Les ambiguïtés du « Tribunal Russell »

Ainsi le « Tribunal Russell sur la Palestine », siégeant en Afrique du Sud, a reconnu Israël coupable du crime d’apartheid. Dur. Sauf qu’il ne s’agit pas d’un tribunal et qu’il n’était question de juger, mais de condamner.

Dans notre mémoire collective,  le nom « Tribunal Russell » résonne bien, il évoque le combat contre la guerre du Vietnam de ces deux grands philosophes engagés que furent Bertrand Russell et Jean-Paul Sartre.

D’aucuns se souviennent aussi qu’il y eut en 1982 un « Tribunal Russell sur le Congo » qui condamna les crimes du régime Mobutu. Aussi, lorsque, ce 7 novembre 2011, celui sur la Palestine a rendu son jugement, la plupart des gens en ont conclu que la justice était passée.

Comme c’était son travail, le tribunal avait certainement enquêté, entendu des témoins à charge et à décharge, donné la parole à l’accusation et à la défense. Après quoi, avec sérénité et impartialité, il avait rendu un jugement qui s’impose dès lors à tous.

Sauf que pas du tout. Le nom exact  de l’assemblée réunie en Afrique du Sud est « Tribunal d’opinion Russell sur… ». Or, un « tribunal d’opinion » est, selon le dictionnaire, « une assemblée délibérative dans laquelle des personnalités dénoncent des actes qu’elles estiment répréhensibles ».

De fait, le « Tribunal d’opinion sur la Palestine » a été fondé et est soutenu par des personnalités assurément respectables, mais toutes engagées d’un seul côté. (Que la cause qu’ils défendent soit juste ou non est un autre débat).

Puisqu’il s’agit de « dénoncer », c’est donc une action médiatique que l’on tente de faire passer un acte de droit. Entre autres, en utilisant le raccourci « Tribunal Russell » qui incite à croire qu’il s’est agi d’un vrai procès.

Mais ce Tribunal n’a rien à voir avec la justice, dans la mesure où il ne prend pas en compte l’élément fondamental d’une procédure judiciaire : le respect des droits de la défense.

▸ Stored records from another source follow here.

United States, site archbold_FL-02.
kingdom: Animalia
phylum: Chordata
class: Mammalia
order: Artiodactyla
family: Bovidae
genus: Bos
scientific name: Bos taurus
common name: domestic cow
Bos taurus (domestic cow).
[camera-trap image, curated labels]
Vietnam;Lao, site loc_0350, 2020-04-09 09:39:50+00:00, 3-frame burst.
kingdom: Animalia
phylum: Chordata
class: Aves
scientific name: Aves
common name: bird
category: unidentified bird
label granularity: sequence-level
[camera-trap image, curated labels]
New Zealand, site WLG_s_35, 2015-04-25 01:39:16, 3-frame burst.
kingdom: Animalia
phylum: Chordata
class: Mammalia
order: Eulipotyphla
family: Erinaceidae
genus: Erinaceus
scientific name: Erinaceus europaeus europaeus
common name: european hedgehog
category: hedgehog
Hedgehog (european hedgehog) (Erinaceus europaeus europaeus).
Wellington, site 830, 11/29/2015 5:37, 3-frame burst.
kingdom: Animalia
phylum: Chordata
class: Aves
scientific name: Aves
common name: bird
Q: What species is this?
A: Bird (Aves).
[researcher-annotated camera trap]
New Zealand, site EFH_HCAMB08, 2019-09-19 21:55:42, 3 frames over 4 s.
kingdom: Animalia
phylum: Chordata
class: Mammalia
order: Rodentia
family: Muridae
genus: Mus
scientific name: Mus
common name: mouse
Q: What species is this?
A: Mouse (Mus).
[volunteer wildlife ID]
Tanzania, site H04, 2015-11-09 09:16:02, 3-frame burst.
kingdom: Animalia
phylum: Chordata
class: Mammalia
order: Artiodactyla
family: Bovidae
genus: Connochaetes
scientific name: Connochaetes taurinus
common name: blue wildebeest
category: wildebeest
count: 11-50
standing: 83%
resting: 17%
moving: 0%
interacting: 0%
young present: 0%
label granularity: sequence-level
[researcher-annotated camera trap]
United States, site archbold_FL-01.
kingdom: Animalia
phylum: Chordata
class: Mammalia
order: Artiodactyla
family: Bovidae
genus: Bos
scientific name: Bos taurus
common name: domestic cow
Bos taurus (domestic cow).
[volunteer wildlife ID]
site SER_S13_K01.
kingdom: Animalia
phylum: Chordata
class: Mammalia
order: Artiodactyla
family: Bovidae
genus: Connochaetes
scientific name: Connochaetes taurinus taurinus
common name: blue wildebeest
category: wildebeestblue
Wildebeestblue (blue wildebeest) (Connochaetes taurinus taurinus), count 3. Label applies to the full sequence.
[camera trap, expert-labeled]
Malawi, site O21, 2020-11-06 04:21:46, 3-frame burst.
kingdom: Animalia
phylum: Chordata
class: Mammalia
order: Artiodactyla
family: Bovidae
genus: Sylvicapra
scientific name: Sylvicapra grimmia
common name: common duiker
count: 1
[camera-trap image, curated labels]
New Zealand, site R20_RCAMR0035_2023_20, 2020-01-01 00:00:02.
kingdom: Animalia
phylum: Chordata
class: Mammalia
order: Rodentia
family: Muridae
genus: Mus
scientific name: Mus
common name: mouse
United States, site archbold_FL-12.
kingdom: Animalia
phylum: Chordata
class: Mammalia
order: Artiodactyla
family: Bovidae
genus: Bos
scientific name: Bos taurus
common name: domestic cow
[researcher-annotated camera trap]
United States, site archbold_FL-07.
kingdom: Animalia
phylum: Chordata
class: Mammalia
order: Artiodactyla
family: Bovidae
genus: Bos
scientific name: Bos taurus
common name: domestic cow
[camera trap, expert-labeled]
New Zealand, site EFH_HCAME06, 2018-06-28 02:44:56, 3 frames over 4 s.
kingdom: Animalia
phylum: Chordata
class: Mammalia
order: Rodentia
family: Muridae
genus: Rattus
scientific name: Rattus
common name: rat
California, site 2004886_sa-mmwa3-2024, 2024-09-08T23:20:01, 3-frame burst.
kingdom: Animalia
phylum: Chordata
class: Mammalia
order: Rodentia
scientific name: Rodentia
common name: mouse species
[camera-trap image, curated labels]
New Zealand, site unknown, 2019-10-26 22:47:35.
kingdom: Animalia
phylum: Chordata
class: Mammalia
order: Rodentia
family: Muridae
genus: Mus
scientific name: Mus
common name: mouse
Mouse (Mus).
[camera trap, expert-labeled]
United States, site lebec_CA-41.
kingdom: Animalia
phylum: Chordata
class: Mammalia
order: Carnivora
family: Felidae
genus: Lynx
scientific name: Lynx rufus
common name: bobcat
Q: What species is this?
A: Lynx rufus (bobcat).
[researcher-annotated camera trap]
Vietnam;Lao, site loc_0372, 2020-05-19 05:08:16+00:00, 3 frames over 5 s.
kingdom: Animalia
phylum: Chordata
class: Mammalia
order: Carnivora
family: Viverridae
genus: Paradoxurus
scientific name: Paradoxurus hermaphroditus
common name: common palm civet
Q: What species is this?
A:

Oh, le « tribunal » a bien convoqué Israël pour qu’il présente ses arguments.

Lequel, comme le ferait tout Etat assigné par une organisation privée, n’a pas donné suite. S’il était question de justice, cette Cour se serait néanmoins arrangée pour entendre toutes les parties.

Mais, comme il s’agissait  de « dénoncer des actes répréhensibles », le « Tribunal d’opinion Russell » n’a pas eu à prendre cette peine. S’il fallait les dénoncer, c’est que ces actes étaient déjà avérés et comme ils étaient répréhensibles, la condamnation allait de soi dès le départ… 

Quand les engagés prêchent les convaincus

La ficelle était un peu grosse, ce qui explique que les médias ne se sont guère pressés pour couvrir l’événement. Mais prenons l’affaire sous un autre angle : cette démarche est-elle vraiment utile à la cause qu’elle veut défendre ?

Ou bien, comme souvent, ne sont-ce que des engagés qui prêchent des convaincus ? Ceux qui pensaient déjà qu’Israël est un Etat raciste seront certes ravis de cette « condamnation ». Mais les autres ?

Et spécialement ceux qui cherchent les voies et les moyens de reprendre le dialogue israélo-palestinien. Que peuvent-ils bien faire avec une telle démonstration médiatique qui conforte seulement les extrémistes des deux camps ?

Si les organisateurs de ce Tribunal Russell cherchaient, comme ils le disent, «un règlement juste et durable de ce conflit », ils se sont tiré une balle dans le pied. Si, à l’inverse, ils veulent que la situation se règle par le sang, ce serait honnête de le dire. Et de ne pas embrigader la justice des hommes dans ce combat-là.